Anyway. Shall we begin our educational tour?

Clearly this illustration represents a conflict between selfish, overweight humans who have invaded an extrasolar planet and now intend to rob that gigantic, scaly green child of its treasured pet rock.

Myrna Chappaqua is a mild-mannered claims adjuster who wears a face on top of her face. She loves her job because she meets lots of interesting people. 

The Pilglodzes, from Narkhar Point in Zeta Reticuli, would like to thank the Earth Tourist Board for all the free electric spaghetti. However, there's no need to send any more of those wheeled vehicles that shoot appetizers from tubes; their noise tends to wake up baby Pilglodz.

A man who lost a bet must wear a fishbowl on his head until he can persuade Queen Carproxian of the Foliesbizarres to marry him and his pet goat, Achilles.

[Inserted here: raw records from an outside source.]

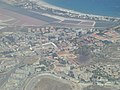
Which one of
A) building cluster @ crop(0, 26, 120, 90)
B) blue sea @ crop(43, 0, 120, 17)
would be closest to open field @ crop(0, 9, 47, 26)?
building cluster @ crop(0, 26, 120, 90)

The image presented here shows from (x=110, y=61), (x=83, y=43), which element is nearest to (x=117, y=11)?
(x=83, y=43)

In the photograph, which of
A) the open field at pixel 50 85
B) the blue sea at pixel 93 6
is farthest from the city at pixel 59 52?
the blue sea at pixel 93 6

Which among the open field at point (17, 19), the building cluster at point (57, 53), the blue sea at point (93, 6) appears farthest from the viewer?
the blue sea at point (93, 6)

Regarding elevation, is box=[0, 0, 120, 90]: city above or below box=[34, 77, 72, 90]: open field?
above

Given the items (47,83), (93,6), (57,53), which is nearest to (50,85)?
(47,83)

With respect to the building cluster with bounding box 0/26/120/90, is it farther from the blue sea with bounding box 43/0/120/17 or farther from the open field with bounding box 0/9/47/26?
the blue sea with bounding box 43/0/120/17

Mary Klempton inherits her grandfather's mansion. During her first night there, a disembodied hand attempts to pick her nose for hours, never succeeding, as Mary's nostrils are exceptionally small. However, Mary's best friend, Athena, was nosepicked to death that night. How can Mary not attempt to exorcise her dead grandfather, with his strange nose-picking ways?

Jake promised his dying pet chipmunk, Zobieski, that he would carry a fruit basket on his head, in memory of Zobieski, for at least sixty-seven years. Jake's pastor couldn't get him to lose the fruit basket. Nor could his parents. The Navy couldn't get him to lose it, either. But in Bali, he meets a bewitching girl... a girl who reminds Jake of sweet little Zobieski... and who seems to know a lot more about Jake than any normal person would. 

A nudist opera singer whose high notes shatter crystal wanders into the long-forgotten lair of woman-headed spiders and, in her panic, lets out a yelp that pulverizes all their wine glasses. A lengthy trial ensues where the singer must face the dire consequences brought about by her wanton ways.